Predicting Heavy Drinking on College Campuses: A Diagnostic Review of Random Forest Model and Investigation into Alternative Approaches of Preemptive Notifications.

By: Sophia Tuinman, Colin Wang, Francesca Delmolino

Data Processing

We restructured our accelerometer data (all_accelerometer_data_pids_13.csv) and reconciled it with the TAC data (clean_tac.csv) of the 13 viable participants. After processing the data, we assigned binary classifications to each reading [0 (not-intoxicated), 1 (intoxicated)] where intoxicated is when TAC >= 0.08. Lastly, with this processed data, We used upsampling to fill in the sporadic data readings to fill in those gaps. Our method was: a participant is sober until their first intoxicated reading, and their intermediate synthetic readings will have the intoxicated classification until their next non-intoxicated reading from the TAC monitors (the non-synthetic data).

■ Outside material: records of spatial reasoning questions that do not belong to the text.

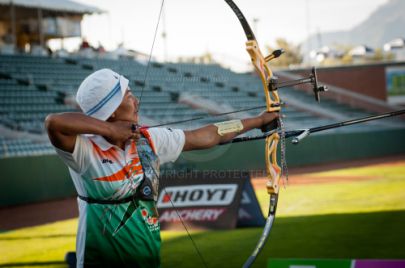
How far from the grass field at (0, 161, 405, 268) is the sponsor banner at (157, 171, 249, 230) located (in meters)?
0.19

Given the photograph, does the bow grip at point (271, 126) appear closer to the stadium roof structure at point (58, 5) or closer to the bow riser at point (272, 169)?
the bow riser at point (272, 169)

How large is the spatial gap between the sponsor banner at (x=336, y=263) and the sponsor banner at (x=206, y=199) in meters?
4.04

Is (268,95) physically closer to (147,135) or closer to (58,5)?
(147,135)

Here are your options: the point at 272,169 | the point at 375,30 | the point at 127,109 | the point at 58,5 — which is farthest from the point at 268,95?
the point at 375,30

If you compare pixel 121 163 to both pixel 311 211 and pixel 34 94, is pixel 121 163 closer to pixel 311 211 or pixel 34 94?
pixel 311 211

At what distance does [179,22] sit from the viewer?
17.0 ft

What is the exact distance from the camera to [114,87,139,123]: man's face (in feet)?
9.95

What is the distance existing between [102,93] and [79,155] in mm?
297

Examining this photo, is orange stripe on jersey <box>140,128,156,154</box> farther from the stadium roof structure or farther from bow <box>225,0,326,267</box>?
the stadium roof structure

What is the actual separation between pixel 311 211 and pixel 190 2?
20.7 feet

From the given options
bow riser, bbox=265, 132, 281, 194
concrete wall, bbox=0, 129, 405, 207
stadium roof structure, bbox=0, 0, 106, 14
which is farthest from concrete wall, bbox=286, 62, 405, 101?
bow riser, bbox=265, 132, 281, 194

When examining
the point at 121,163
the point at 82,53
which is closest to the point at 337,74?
the point at 82,53

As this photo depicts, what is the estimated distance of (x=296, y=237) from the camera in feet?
26.1

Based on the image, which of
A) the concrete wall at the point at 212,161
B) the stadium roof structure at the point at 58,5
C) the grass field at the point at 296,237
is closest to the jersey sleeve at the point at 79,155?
the grass field at the point at 296,237
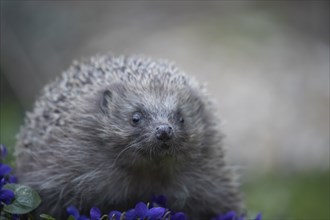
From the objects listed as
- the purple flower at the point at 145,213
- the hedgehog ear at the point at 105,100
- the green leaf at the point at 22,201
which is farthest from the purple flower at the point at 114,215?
the hedgehog ear at the point at 105,100

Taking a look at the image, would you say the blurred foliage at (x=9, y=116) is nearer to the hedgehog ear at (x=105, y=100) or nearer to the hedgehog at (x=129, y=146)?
the hedgehog at (x=129, y=146)

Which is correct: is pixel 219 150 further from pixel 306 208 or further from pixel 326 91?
pixel 326 91

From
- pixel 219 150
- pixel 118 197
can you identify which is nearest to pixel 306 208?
pixel 219 150

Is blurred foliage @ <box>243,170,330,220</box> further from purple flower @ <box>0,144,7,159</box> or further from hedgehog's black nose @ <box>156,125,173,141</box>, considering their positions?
purple flower @ <box>0,144,7,159</box>

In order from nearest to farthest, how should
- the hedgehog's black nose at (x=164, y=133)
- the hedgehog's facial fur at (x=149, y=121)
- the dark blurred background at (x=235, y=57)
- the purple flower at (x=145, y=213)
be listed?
1. the purple flower at (x=145, y=213)
2. the hedgehog's black nose at (x=164, y=133)
3. the hedgehog's facial fur at (x=149, y=121)
4. the dark blurred background at (x=235, y=57)

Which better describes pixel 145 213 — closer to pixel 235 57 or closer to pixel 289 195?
pixel 289 195

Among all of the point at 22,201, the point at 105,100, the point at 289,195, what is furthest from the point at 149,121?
the point at 289,195

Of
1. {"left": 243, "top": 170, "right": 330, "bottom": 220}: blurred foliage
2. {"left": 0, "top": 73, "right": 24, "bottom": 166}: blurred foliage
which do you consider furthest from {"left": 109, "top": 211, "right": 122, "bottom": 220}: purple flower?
{"left": 243, "top": 170, "right": 330, "bottom": 220}: blurred foliage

Last Observation Carried Forward (LOCF): Replaces missing values with the last known value. Works well for data with rising or constant trends, but can distort trends if they change direction.

Balancing Data

Originally the dataset was about ~82.5% sober, what we did was then extract a subset of the data so that for each participant we had ~60% sober and ~30% intoxicated.

Feature Creation

As our next step, we used our data to generate features. To do this, we grouped our data into 4-second windows and labeled each window with the last TAC label. For each window, we calculated mean, standard deviation, median, zero crossing rate, and absolute max features for each of the x, y, z, and magnitude (except for zero crossing rate), while the spectral features were calculated on the fast Fourier transforms conducted on x + y + z of the accelerometer data.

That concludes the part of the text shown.